— BEGIN —
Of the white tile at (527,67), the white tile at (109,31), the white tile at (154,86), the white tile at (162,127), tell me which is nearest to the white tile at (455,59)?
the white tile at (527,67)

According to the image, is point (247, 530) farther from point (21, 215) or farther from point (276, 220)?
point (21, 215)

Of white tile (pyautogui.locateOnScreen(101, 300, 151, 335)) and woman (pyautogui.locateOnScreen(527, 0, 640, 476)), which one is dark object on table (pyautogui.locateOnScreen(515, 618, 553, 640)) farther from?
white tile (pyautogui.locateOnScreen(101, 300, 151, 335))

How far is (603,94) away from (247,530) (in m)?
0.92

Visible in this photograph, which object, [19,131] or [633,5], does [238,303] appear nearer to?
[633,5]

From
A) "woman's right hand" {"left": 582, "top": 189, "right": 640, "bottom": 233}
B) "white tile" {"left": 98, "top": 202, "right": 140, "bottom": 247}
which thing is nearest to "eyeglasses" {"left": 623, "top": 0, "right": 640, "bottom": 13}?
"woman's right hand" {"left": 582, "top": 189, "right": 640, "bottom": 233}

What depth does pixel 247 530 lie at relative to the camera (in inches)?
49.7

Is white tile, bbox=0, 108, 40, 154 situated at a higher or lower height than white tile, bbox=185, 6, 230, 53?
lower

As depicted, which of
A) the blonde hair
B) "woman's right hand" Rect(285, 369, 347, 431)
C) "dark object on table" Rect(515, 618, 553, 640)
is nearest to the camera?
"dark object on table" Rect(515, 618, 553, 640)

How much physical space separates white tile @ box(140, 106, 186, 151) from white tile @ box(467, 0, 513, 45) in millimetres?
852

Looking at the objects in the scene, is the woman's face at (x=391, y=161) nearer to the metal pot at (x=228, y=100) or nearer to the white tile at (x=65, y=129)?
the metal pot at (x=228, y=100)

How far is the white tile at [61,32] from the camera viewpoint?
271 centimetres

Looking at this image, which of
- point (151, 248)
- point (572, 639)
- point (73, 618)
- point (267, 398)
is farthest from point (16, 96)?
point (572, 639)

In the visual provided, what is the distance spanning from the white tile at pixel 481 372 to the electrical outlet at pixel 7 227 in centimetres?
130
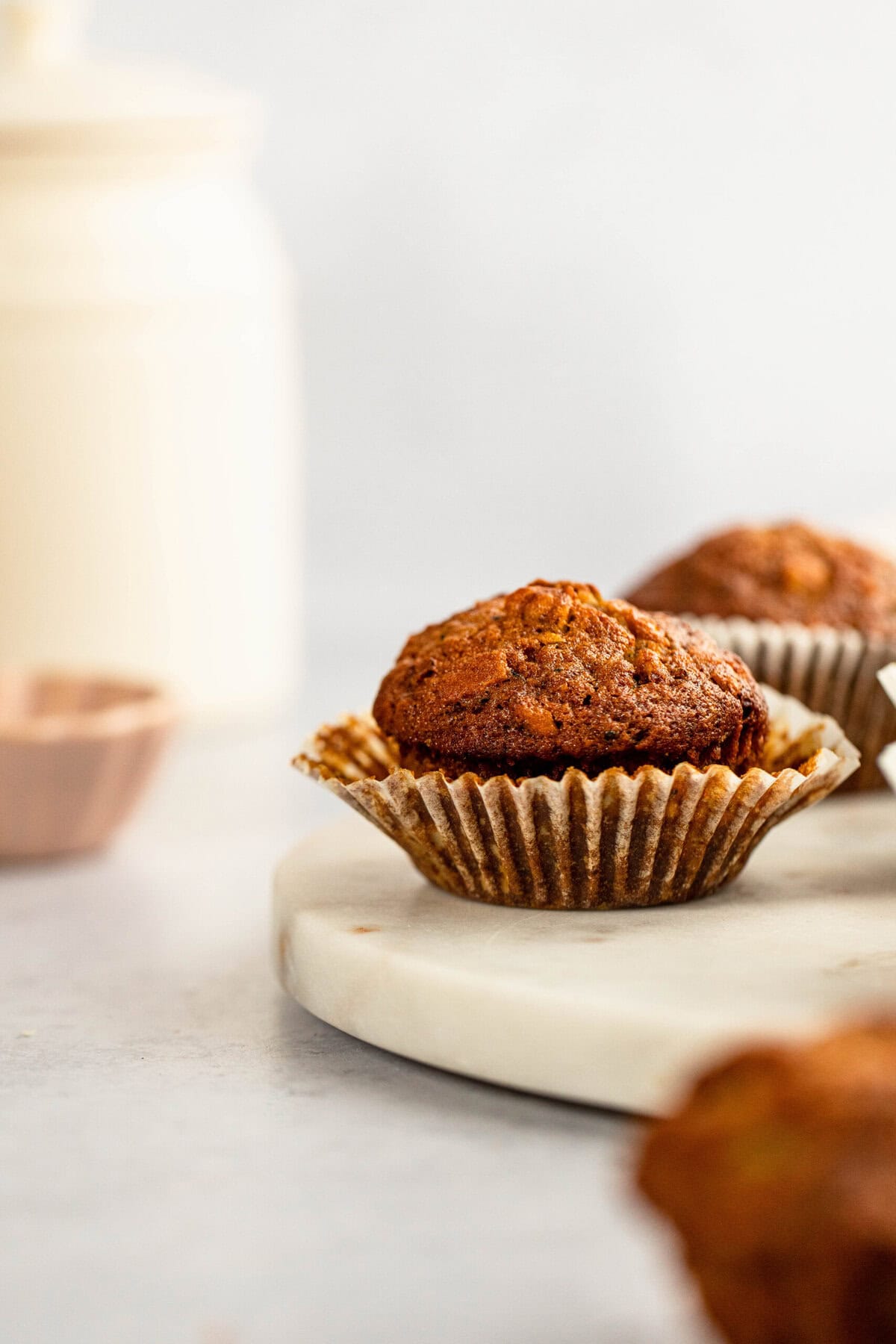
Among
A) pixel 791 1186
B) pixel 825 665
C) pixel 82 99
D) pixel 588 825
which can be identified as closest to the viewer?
pixel 791 1186

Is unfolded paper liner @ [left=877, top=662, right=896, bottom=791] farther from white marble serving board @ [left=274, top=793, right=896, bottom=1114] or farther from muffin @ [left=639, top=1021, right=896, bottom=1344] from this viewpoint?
muffin @ [left=639, top=1021, right=896, bottom=1344]

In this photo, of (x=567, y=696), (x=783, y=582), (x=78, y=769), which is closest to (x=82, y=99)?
(x=78, y=769)

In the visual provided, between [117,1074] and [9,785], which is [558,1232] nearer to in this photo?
[117,1074]

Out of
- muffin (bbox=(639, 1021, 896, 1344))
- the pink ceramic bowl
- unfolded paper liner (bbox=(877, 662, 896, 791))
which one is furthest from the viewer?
the pink ceramic bowl

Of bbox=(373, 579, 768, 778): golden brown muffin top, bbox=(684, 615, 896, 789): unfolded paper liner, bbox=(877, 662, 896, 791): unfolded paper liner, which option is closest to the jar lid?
bbox=(684, 615, 896, 789): unfolded paper liner

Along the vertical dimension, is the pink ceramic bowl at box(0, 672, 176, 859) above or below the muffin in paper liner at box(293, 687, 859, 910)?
below

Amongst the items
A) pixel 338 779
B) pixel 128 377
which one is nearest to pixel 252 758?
pixel 128 377

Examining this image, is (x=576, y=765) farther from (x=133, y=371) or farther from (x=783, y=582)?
(x=133, y=371)
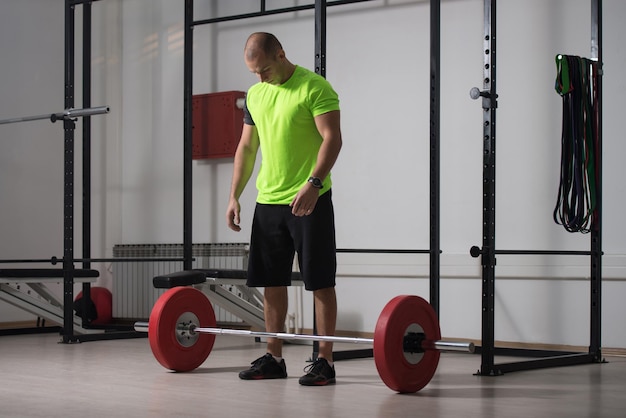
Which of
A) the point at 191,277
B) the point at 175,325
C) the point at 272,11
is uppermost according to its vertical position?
the point at 272,11

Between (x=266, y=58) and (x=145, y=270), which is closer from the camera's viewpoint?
(x=266, y=58)

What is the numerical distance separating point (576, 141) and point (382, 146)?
5.90ft

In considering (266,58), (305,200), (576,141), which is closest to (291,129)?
(266,58)

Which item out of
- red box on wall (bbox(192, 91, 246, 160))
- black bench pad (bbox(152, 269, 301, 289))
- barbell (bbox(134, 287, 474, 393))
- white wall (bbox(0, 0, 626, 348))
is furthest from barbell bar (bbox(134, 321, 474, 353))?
red box on wall (bbox(192, 91, 246, 160))

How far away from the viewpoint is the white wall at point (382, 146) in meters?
5.42

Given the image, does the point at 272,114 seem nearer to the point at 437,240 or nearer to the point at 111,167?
the point at 437,240

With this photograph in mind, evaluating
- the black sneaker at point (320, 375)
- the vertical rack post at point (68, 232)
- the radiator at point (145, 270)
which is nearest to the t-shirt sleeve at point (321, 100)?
the black sneaker at point (320, 375)

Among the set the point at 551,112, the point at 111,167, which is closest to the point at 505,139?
the point at 551,112

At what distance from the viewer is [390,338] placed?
3.46 m

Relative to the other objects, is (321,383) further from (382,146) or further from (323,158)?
(382,146)

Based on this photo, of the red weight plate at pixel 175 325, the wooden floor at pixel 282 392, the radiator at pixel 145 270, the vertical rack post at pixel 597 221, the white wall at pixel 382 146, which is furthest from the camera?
the radiator at pixel 145 270

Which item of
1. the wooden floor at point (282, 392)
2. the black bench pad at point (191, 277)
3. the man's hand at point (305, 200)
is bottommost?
the wooden floor at point (282, 392)

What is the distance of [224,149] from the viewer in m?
6.91

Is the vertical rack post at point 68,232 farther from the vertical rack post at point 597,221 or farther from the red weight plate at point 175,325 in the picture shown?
the vertical rack post at point 597,221
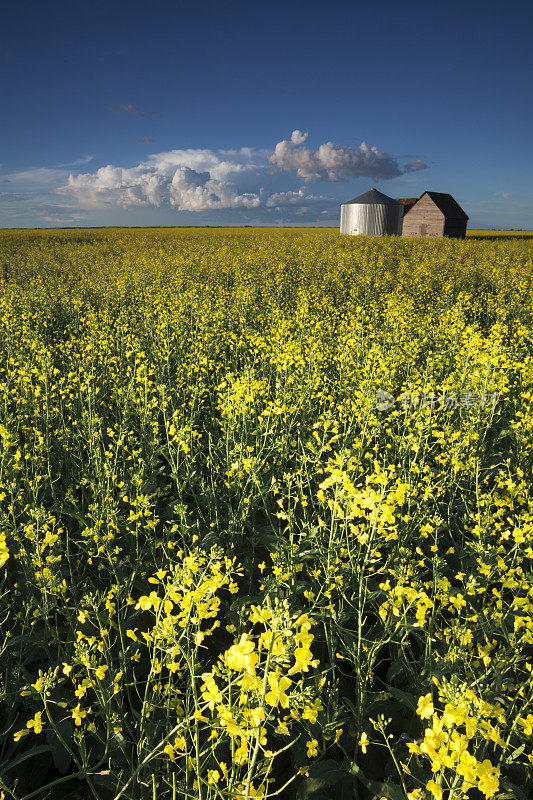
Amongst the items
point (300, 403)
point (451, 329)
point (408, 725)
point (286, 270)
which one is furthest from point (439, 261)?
point (408, 725)

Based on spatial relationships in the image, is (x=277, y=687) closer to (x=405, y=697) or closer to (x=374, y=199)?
(x=405, y=697)

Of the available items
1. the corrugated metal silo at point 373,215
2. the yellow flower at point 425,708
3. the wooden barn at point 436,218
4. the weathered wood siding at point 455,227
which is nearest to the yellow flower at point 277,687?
the yellow flower at point 425,708

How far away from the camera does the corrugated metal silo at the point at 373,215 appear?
42.7m

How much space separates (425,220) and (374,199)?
5423 mm

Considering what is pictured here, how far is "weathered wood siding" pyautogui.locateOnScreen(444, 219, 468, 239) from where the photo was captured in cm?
4134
— END —
■ SET PROBLEM:
Repeat the line containing "At what distance" and every line after it up to the end of the material above, exactly as they stand, minus the pictures.

■ RESULT OF THE TASK:
At what distance from the viewer is [390,338] placed?
3.46 m

Relative to the other objects, is (321,383) further from (382,146) or further from (323,158)?
(382,146)

Based on this photo, of the red weight plate at pixel 175 325, the wooden floor at pixel 282 392, the radiator at pixel 145 270, the vertical rack post at pixel 597 221, the white wall at pixel 382 146, which is furthest from the camera?
the radiator at pixel 145 270

Which item of
1. the wooden floor at point (282, 392)
2. the black bench pad at point (191, 277)
3. the man's hand at point (305, 200)
is bottommost?
the wooden floor at point (282, 392)

What is the distance of [224,149] from the viewer in m?
6.91

Is the vertical rack post at point 68,232 farther from the vertical rack post at point 597,221 or farther from the red weight plate at point 175,325 in the picture shown?
the vertical rack post at point 597,221
Amongst the items
point (300, 403)
point (451, 329)
point (408, 725)
point (286, 270)
which one is furthest from point (439, 261)?
point (408, 725)

Based on spatial relationships in the image, is (x=277, y=687) closer to (x=405, y=697) or closer to (x=374, y=199)?
(x=405, y=697)

Of the available items
1. the corrugated metal silo at point 373,215
2. the yellow flower at point 425,708
3. the wooden barn at point 436,218
4. the weathered wood siding at point 455,227
which is nearest to the yellow flower at point 277,687?
the yellow flower at point 425,708

How far away from the camera does the corrugated metal silo at the point at 373,215 appear?
42.7m

How much space separates (425,220) and (374,199)?
5423 mm

Considering what is pictured here, how far is "weathered wood siding" pyautogui.locateOnScreen(444, 219, 468, 239) from where the photo was captured in cm?
4134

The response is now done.